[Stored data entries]
[Start of section]
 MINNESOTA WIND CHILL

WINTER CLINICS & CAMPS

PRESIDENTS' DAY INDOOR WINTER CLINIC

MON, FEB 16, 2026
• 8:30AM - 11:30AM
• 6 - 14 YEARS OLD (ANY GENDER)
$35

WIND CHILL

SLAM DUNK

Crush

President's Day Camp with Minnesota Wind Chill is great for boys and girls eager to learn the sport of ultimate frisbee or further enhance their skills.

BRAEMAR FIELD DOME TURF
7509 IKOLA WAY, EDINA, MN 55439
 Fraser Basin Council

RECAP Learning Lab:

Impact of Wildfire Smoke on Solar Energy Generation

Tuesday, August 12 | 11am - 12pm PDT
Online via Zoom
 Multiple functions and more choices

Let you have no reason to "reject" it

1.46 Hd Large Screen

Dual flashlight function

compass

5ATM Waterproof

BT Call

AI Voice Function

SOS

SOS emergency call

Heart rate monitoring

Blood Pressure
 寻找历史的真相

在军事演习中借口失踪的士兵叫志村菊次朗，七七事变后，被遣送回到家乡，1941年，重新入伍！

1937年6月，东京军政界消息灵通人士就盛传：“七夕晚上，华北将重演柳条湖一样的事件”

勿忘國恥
[End of section]
Problem description — Only these lines should appear in the reply: the one containing "1.46 Hd Large Screen", the last line of the data, and all lines between them, each copied exactly.

Response to this exercise —
1.46 Hd Large Screen

Dual flashlight function

compass

5ATM Waterproof

BT Call

AI Voice Function

SOS

SOS emergency call

Heart rate monitoring

Blood Pressure
 寻找历史的真相

在军事演习中借口失踪的士兵叫志村菊次朗，七七事变后，被遣送回到家乡，1941年，重新入伍！

1937年6月，东京军政界消息灵通人士就盛传：“七夕晚上，华北将重演柳条湖一样的事件”

勿忘國恥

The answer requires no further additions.